*** Opening of Input records ***
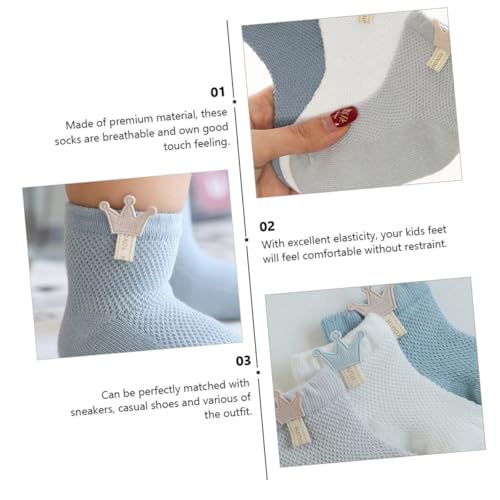 01

Made of premium material, these socks are breathable and own good touch feeling.

02

With excellent elasticity, your kids feet will feel comfortable without restraint.

03

Can be perfectly matched with sneakers, casual shoes and various of the outfit.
*** Close of Input records ***
An exact, image-free transcript of the material is required.

 01

Made of premium material, these socks are breathable and own good touch feeling.

02

With excellent elasticity, your kids feet will feel comfortable without restraint.

03

Can be perfectly matched with sneakers, casual shoes and various of the outfit.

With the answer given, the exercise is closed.